WHAT TO DO
Begin at the line holding "Connecticut's Alex Oriakhi" and set down exactly each line through the last one below, omitting pictures. Include nothing else.

INFORMATION SHOWN
■ ■ ■ ■ ■ ■ ■

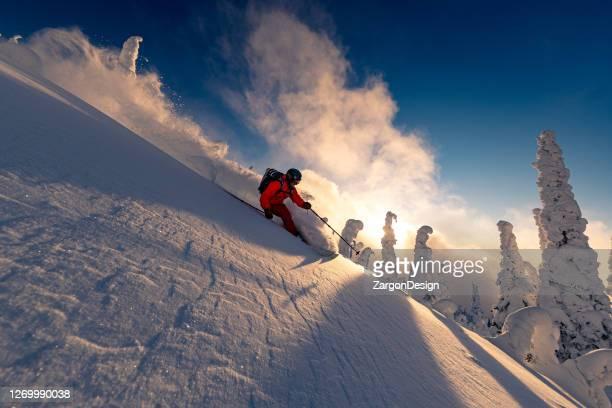 powder skiing at resort - okanagan valley stock pictures, royalty-free photos & images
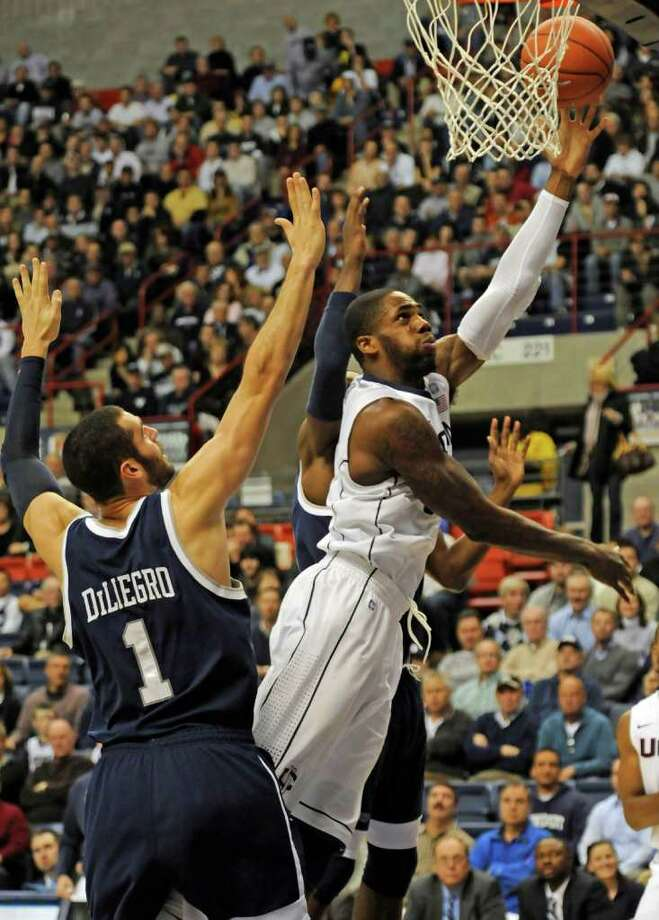 Connecticut's Alex Oriakhi goes up for a shot as New Hampshire's Dane DiLiegro defends in the first half of an NCAA college basketball game in Storrs, Conn., Tuesday, Nov. 30, 2010. (AP Photo/Bob Child) Photo: AP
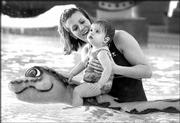 The big water snake is not a threat to little Ashlyn Pope, 13 months, as she plays with her mother, Michelle, at the Lawrence Indoor Aquatic Center's interactive children's pool. The $9.3 million, 850,000-gallon center at 4706 Overland Drive, adjacent to Free State High School, opened last summer.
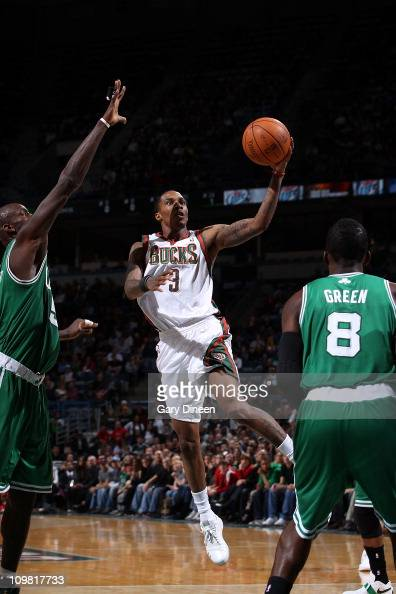 Brandon Jennings of the Milwaukee Bucks shoots a layup against Kevin Garnett of the Boston Celtics during the NBA game on March 6 2011 at the Bradley...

■ ■ ■ ■ ■ ■ ■

EXPECTED ANSWER
 Connecticut's Alex Oriakhi goes up for a shot as New Hampshire's Dane DiLiegro defends in the first half of an NCAA college basketball game in Storrs, Conn., Tuesday, Nov. 30, 2010. (AP Photo/Bob Child) Photo: AP
 The big water snake is not a threat to little Ashlyn Pope, 13 months, as she plays with her mother, Michelle, at the Lawrence Indoor Aquatic Center's interactive children's pool. The $9.3 million, 850,000-gallon center at 4706 Overland Drive, adjacent to Free State High School, opened last summer.
 Brandon Jennings of the Milwaukee Bucks shoots a layup against Kevin Garnett of the Boston Celtics during the NBA game on March 6 2011 at the Bradley...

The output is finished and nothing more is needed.